(Description of the task) Output all the entries word for word. Omit the pictures.

(Record extracts)
>>>>

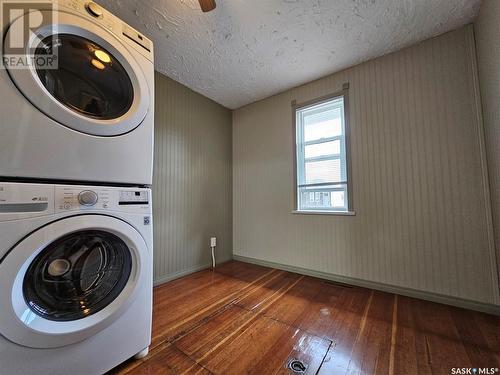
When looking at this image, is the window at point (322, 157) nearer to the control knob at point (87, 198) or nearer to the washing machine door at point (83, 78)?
the washing machine door at point (83, 78)

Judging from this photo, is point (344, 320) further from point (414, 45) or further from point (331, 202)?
point (414, 45)

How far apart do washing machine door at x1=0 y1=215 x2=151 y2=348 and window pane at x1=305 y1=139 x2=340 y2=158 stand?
1990 mm

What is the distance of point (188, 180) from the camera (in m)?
2.44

<<<<

(Written answer)
When looking at this image, is the window at point (322, 157) nearer to the control knob at point (87, 198) or nearer to the washing machine door at point (83, 78)?
the washing machine door at point (83, 78)

Judging from this photo, is point (344, 320) further from point (414, 45) or further from point (331, 202)?
point (414, 45)

How far apart do washing machine door at x1=0 y1=215 x2=151 y2=348 and window pane at x1=305 y1=139 x2=340 y2=158 stand?
1990 mm

What is the distance of point (188, 180) from the camera (in m)?
2.44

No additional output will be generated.